It was the second major crash involving an Amtrak train in less than a week. On Wednesday, a train carrying Republican members of Congress to a retreat in West Virginia hit a garbage truck in rural Virginia, killing a passenger in the truck.
The cause of the crash on Sunday was not immediately clear. The National Transportation Safety Board said on Twitter that it was beginning an investigation into the collision.
The train, operating Amtrak's Silver Star service, originated at Pennsylvania Station in New York and was bound for Miami. The Lexington Sheriff's Department said on Twitter that the crash occurred near Charleston Highway and Pine Ridge Road, close to Pine Ridge, SC. All passengers have been removed from the train, officials said. Capt. Adam Myrick of the Lexington County Sheriff's Department said that the uninjured had been taken to a Red Cross reception site. "We know that they are shaken up quite a bit," he said. "We know that this is unlike anything else that they have ever been through, so we wanted to get them out of the cold, get them out of the weather, get them to a warm place." The Red Cross said on Twitter that "disaster trained volunteers" were responding to the accident. Cahill said a hazardous materials team had been called to the site because roughly 5,000 gallons of fuel had spilled as a result of the collision.
"We were able to secure two leaks of fuel from the trains," he said, adding there was "no threat to the public at this time." "This is not our first train derailment," said Derrec Becker of the South Carolina Emergency Management Division, citing a fatal derailment in January 2005. A 42-car freight train operated by Norfolk Southern crashed into a smaller train near Granitteville, S.C., killing eight people, injuring more than 200 and leaking chlorine gas.
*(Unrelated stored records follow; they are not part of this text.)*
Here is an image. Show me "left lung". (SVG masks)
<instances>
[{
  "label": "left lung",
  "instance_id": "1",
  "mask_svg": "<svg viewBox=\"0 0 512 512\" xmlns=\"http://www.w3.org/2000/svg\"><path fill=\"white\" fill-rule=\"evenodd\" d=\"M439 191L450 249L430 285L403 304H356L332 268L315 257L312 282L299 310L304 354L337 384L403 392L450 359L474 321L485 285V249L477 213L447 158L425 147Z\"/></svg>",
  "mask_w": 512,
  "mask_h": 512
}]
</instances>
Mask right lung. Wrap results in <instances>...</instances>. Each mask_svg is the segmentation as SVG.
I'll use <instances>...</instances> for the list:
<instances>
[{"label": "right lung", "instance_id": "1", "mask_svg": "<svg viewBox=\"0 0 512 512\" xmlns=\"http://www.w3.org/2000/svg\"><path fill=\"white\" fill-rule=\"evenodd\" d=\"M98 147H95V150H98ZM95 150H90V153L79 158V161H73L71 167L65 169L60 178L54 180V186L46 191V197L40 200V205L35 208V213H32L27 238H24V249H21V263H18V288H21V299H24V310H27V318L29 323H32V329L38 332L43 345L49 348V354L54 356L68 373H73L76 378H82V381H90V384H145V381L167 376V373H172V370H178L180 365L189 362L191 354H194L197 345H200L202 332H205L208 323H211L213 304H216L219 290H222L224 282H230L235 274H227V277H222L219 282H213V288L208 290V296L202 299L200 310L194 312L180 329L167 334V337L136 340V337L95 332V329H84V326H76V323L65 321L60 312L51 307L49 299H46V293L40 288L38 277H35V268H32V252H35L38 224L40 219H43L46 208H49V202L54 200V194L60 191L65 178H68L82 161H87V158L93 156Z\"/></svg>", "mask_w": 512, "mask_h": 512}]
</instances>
"It's unfortunate that we have two fatalities," he said of the crash on Sunday. "Our hearts are with those families right now." Senator Tim E. Scott, Republican of South Carolina, also expressed his condolences on Twitter to the families of those killed and those injured. Derek Pettaway, a passenger on the train, told CNN that he had been asleep at the time of the crash, but that officials reacted swiftly and passengers were led off quickly.
"Nobody was panicking, people were in shock more than anything," he said, according to The State's website.
He said it was too dark to see much, but most of the cars he glimpsed ended up off the tracks but upright.
Amtrak has had a number of high-profile crashes and derailments over the years, leading to criticism from consumer advocates and government officials. Federal Railroad Administration statistics have shown that in recent years the agency has had an average of about two derailments a month, accounting for about one-quarter of all the accidents it reports.